**Given request**
List each line in the data below that contains the word "image".

**Supplied data**
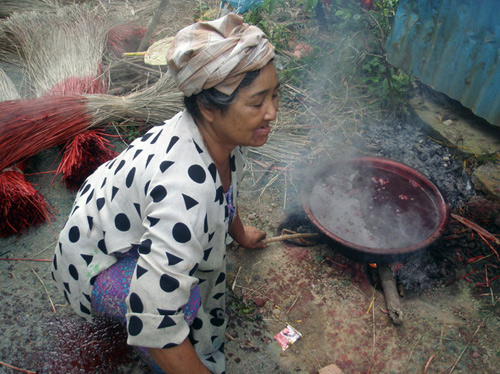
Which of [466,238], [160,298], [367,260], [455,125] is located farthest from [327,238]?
==
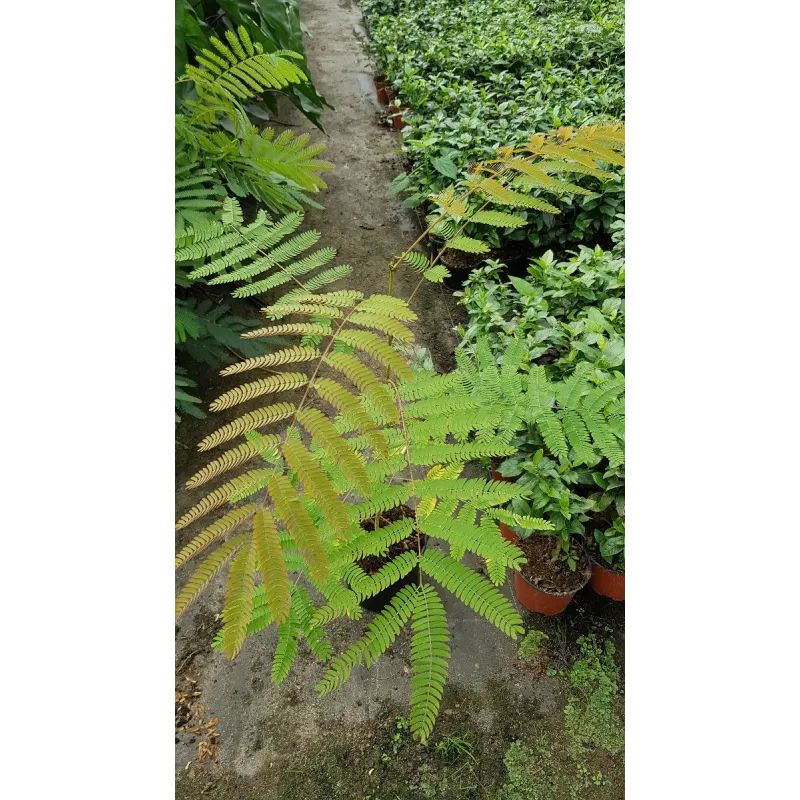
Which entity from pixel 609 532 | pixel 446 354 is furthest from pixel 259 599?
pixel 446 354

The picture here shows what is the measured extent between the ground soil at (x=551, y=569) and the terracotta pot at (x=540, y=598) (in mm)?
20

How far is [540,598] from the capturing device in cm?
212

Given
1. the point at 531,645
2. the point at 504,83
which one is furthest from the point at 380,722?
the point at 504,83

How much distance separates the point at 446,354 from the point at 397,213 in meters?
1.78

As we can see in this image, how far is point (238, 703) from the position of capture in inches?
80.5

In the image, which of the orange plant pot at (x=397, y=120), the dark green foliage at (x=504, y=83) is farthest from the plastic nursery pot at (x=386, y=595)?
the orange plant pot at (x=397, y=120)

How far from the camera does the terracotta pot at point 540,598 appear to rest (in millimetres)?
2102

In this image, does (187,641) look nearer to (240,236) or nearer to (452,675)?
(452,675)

**Full response**
As we can see in this image, how far is point (238, 703) from the position of capture in inches?
In the image, which of the orange plant pot at (x=397, y=120), the dark green foliage at (x=504, y=83) is farthest from the plastic nursery pot at (x=386, y=595)?
In this image, does (187,641) look nearer to (240,236) or nearer to (452,675)?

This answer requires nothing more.